● TEXT EXTRACT
In case you have been away from the Wonderful World of Physics for the past few weeks there is now evidence for the Standard Model Brout­-Englert­-Higgs Boson, with a mass of approximately 125 GeV/c2, from the ATLAS, CMS, CDF, DZero, and the combined CDF+Zero experiments [Moriond 2012 Conference, FNAL press release]. This is really exciting, and measurements of Higgs-related processes will definitely have a profound impact on the viability of Beyond the Standard Model theories like supersymmetry and technicolor.

Enough about Higgs, though. Of the many, MANY reasons for constructing the Large Hadron Collider and the Detector Experiments, one of my personal favorites is

to search for evidence of quantum gravity in TeV-scale proton collisions.

We know pretty well that gravity exists. (If you have issue with this, buy two apples and while eating one let go of the other.) We also know things like electrons, muons, & photons exist. (Flip on a light switch or buy a Geiger counter.) What we are less sure about is how, on an elementary level, are electrons, muons, & photons affected by gravity?

● TO DO
Restate the stretch of the physics passage from "to search for" through "affected by gravity?", substituting "gravitation" for every instance of "gravity".

(Collection entries)

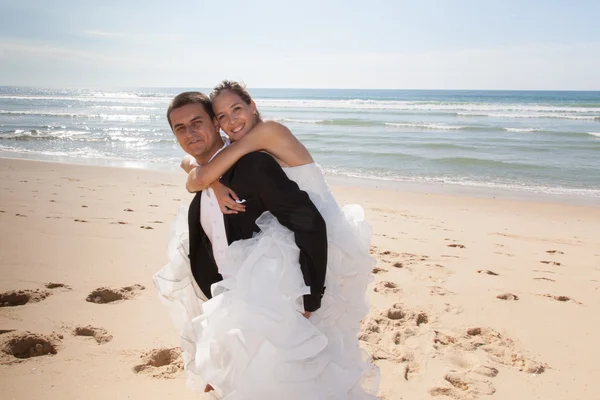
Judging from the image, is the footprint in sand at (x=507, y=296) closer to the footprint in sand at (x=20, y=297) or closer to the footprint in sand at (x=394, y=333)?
the footprint in sand at (x=394, y=333)

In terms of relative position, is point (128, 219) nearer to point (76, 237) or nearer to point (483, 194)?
point (76, 237)

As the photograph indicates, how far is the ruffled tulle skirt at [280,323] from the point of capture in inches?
78.9

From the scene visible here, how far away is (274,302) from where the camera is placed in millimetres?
2031

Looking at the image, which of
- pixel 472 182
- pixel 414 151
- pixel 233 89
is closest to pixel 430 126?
pixel 414 151

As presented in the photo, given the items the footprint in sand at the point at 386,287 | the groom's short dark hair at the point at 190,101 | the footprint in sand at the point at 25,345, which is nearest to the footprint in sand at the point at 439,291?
the footprint in sand at the point at 386,287

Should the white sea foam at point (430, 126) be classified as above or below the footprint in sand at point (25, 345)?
above

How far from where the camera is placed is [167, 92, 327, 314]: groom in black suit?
2.10 m

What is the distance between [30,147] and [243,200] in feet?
60.7

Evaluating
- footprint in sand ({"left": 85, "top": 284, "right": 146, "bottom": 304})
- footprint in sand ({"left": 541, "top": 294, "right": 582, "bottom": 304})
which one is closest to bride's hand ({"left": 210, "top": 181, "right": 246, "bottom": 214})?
footprint in sand ({"left": 85, "top": 284, "right": 146, "bottom": 304})

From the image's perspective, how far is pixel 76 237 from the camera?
A: 18.6 feet

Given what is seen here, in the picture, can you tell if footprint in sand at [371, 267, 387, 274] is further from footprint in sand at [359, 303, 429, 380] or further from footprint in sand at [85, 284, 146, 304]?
footprint in sand at [85, 284, 146, 304]

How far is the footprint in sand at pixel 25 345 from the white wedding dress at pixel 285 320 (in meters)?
1.62

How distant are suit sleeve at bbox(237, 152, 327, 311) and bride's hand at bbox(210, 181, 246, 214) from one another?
0.47 feet

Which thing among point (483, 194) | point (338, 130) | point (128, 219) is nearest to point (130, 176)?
point (128, 219)
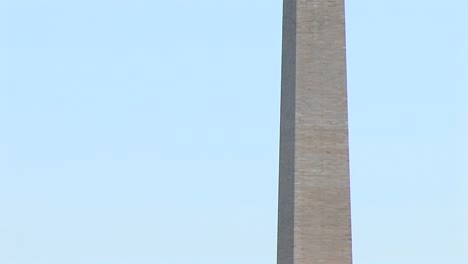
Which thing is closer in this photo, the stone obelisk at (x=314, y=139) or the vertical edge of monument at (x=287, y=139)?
the stone obelisk at (x=314, y=139)

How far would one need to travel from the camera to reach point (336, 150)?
80.1 feet

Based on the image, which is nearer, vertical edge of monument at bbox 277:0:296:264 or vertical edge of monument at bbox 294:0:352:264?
vertical edge of monument at bbox 294:0:352:264

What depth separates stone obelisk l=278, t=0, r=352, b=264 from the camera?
24078mm

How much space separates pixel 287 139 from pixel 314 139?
21.6 inches

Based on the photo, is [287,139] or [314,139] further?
[287,139]

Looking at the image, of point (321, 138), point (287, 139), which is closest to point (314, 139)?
point (321, 138)

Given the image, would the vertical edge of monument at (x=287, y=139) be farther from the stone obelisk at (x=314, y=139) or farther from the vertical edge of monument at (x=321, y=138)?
the vertical edge of monument at (x=321, y=138)

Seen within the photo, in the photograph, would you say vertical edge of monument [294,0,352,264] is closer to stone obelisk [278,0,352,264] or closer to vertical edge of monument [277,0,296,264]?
stone obelisk [278,0,352,264]

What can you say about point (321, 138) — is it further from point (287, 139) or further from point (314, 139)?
point (287, 139)

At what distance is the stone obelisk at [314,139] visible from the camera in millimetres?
24078

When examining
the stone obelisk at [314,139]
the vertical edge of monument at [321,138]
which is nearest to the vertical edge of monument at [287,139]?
the stone obelisk at [314,139]

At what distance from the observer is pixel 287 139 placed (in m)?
24.7

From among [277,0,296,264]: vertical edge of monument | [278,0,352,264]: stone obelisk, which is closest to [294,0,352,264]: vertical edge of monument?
[278,0,352,264]: stone obelisk

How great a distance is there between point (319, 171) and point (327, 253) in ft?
4.94
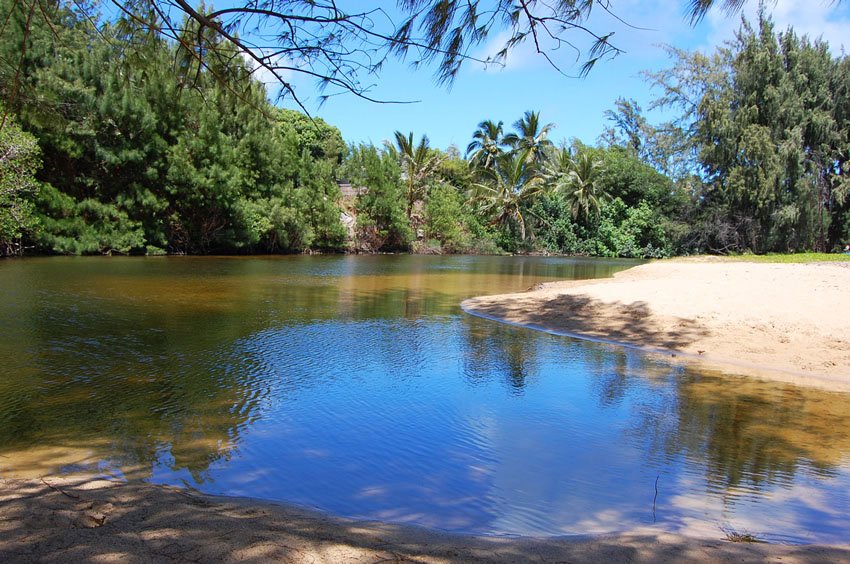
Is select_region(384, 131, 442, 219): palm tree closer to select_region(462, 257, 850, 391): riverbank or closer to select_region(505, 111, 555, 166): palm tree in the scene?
select_region(505, 111, 555, 166): palm tree

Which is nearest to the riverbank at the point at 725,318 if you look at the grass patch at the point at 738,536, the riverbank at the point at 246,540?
the grass patch at the point at 738,536

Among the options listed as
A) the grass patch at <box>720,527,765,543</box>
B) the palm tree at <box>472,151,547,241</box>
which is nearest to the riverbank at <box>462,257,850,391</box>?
the grass patch at <box>720,527,765,543</box>

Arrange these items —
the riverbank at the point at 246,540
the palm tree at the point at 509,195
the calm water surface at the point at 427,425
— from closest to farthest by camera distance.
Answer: the riverbank at the point at 246,540 < the calm water surface at the point at 427,425 < the palm tree at the point at 509,195

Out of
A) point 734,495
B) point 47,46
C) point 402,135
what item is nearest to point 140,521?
point 734,495

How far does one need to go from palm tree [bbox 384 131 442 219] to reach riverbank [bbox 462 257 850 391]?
29967mm

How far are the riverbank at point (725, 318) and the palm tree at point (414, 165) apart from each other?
30.0m

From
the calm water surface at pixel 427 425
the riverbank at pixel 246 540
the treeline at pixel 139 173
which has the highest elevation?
the treeline at pixel 139 173

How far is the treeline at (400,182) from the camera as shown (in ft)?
77.2

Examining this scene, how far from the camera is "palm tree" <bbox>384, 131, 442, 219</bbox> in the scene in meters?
42.8

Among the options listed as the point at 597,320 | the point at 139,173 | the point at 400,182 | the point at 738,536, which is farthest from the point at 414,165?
the point at 738,536

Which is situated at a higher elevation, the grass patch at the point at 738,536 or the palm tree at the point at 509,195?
the palm tree at the point at 509,195

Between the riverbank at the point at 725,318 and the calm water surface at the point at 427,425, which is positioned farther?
the riverbank at the point at 725,318

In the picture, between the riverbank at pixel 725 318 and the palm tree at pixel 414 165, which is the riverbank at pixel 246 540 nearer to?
the riverbank at pixel 725 318

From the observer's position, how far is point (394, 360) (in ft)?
26.0
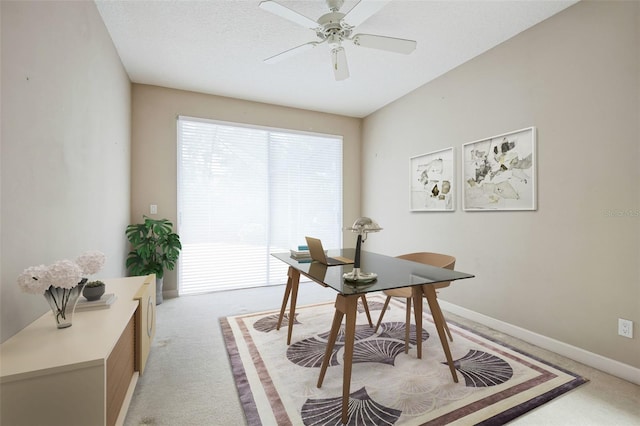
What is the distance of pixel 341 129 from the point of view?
16.3 ft

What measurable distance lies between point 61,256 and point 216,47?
2.23m

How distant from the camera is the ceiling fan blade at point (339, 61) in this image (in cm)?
228

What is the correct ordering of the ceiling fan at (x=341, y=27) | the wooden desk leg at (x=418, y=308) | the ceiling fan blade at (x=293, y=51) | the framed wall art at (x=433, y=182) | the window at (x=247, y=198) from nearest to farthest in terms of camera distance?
the ceiling fan at (x=341, y=27) → the wooden desk leg at (x=418, y=308) → the ceiling fan blade at (x=293, y=51) → the framed wall art at (x=433, y=182) → the window at (x=247, y=198)

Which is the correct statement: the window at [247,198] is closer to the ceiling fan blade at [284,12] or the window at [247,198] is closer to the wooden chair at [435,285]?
the wooden chair at [435,285]

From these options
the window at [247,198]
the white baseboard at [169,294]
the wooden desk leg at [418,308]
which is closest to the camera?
the wooden desk leg at [418,308]

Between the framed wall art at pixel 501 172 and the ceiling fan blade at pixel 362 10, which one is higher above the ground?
the ceiling fan blade at pixel 362 10

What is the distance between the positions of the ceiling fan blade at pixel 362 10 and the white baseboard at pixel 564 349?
2.77m

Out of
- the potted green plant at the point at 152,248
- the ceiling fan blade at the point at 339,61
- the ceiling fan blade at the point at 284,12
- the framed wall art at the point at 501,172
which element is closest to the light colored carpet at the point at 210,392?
the potted green plant at the point at 152,248

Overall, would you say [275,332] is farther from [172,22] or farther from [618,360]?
[172,22]

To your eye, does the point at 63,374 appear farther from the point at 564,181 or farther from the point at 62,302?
the point at 564,181

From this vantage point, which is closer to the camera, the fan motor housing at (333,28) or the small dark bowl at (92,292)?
the small dark bowl at (92,292)

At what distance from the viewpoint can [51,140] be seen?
1.63 metres

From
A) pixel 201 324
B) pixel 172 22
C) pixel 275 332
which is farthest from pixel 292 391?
pixel 172 22

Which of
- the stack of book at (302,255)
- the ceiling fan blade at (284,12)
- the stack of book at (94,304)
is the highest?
the ceiling fan blade at (284,12)
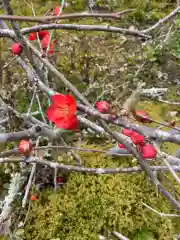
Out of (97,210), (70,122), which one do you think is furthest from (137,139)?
(97,210)

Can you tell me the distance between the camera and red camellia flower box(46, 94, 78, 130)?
725mm

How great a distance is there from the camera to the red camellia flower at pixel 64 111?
725mm

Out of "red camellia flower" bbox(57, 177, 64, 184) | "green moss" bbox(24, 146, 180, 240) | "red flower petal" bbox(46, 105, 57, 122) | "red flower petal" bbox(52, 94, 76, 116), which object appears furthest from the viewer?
"red camellia flower" bbox(57, 177, 64, 184)

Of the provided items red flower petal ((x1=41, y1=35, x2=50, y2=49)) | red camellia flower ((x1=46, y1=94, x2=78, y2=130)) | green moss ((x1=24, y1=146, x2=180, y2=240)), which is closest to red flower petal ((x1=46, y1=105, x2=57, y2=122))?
red camellia flower ((x1=46, y1=94, x2=78, y2=130))

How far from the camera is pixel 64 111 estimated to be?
29.4 inches

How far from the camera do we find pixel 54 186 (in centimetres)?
130

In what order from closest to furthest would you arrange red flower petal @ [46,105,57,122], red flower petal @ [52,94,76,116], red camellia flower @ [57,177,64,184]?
red flower petal @ [52,94,76,116] < red flower petal @ [46,105,57,122] < red camellia flower @ [57,177,64,184]

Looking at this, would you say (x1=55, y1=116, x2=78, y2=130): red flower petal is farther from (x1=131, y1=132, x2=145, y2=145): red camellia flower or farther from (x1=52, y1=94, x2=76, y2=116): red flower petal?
(x1=131, y1=132, x2=145, y2=145): red camellia flower

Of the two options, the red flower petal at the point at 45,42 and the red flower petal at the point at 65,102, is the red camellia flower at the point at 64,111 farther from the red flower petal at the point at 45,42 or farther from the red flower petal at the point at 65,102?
the red flower petal at the point at 45,42

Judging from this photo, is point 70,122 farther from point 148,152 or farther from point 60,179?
point 60,179

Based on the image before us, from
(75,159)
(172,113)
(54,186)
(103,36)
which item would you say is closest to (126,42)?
(103,36)

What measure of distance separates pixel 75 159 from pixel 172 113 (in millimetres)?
669

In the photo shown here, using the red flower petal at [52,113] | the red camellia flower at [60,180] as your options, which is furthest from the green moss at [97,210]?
the red flower petal at [52,113]

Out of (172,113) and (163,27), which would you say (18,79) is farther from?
(163,27)
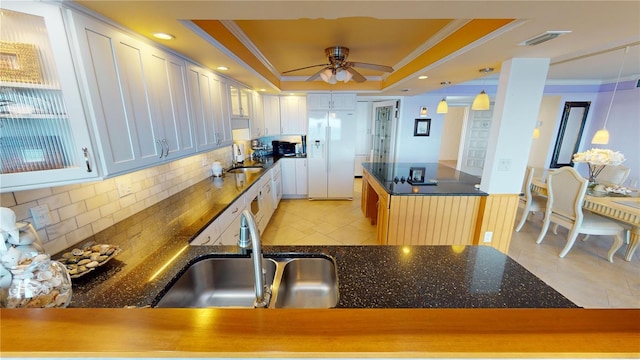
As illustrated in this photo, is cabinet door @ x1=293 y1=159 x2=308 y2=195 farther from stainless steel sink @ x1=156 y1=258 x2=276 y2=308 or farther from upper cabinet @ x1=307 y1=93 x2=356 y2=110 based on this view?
stainless steel sink @ x1=156 y1=258 x2=276 y2=308

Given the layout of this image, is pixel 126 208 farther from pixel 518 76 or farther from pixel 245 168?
pixel 518 76

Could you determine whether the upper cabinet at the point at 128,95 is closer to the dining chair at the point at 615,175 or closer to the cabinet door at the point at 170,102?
the cabinet door at the point at 170,102

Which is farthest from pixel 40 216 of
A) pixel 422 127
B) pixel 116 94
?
pixel 422 127

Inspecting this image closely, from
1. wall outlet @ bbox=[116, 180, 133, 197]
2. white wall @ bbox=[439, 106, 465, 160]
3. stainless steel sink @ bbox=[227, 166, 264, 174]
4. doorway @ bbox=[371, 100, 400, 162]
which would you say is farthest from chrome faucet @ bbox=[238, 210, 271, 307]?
white wall @ bbox=[439, 106, 465, 160]

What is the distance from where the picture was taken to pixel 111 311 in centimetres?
55

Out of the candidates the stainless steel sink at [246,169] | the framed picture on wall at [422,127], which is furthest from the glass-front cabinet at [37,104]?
the framed picture on wall at [422,127]

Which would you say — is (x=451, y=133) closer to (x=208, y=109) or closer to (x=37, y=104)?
(x=208, y=109)

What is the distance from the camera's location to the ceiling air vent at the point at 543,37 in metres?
1.43

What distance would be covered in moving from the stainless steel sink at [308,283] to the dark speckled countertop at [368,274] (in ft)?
0.23

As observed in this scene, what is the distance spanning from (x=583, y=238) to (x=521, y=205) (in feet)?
2.82

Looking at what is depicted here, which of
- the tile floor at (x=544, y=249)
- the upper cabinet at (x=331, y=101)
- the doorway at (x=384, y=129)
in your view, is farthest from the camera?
the doorway at (x=384, y=129)

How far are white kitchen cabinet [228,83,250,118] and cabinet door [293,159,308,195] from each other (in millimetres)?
1495

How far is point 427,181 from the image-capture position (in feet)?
8.95

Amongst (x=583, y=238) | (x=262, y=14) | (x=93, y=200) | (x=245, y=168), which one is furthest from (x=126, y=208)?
(x=583, y=238)
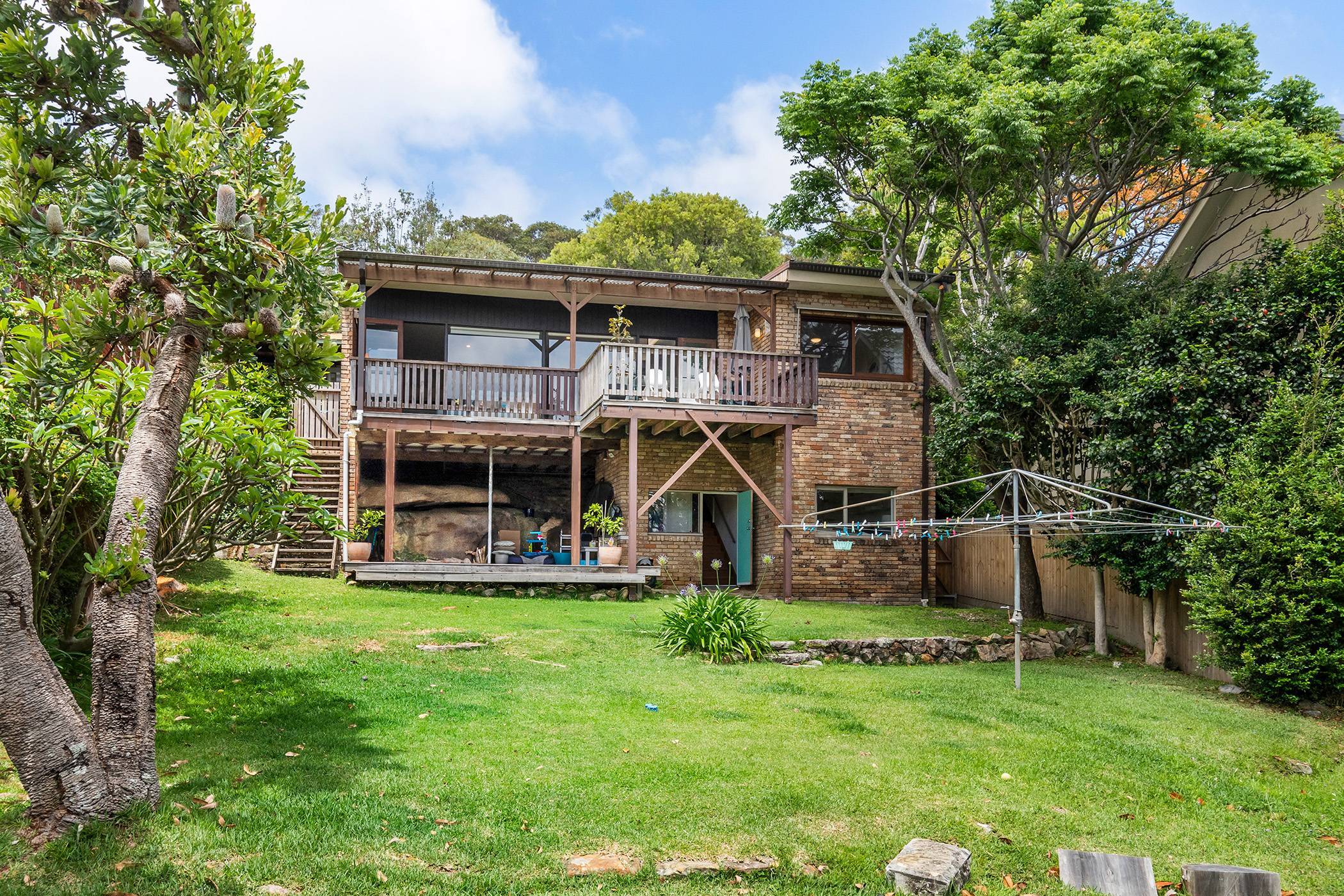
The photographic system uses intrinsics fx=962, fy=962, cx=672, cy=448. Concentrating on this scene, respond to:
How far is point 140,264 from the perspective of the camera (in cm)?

● ANSWER TO THE EXERCISE
to search for evidence of quantum gravitation in TeV-scale proton collisions.

We know pretty well that gravitation exists. (If you have issue with this, buy two apples and while eating one let go of the other.) We also know things like electrons, muons, & photons exist. (Flip on a light switch or buy a Geiger counter.) What we are less sure about is how, on an elementary level, are electrons, muons, & photons affected by gravitation?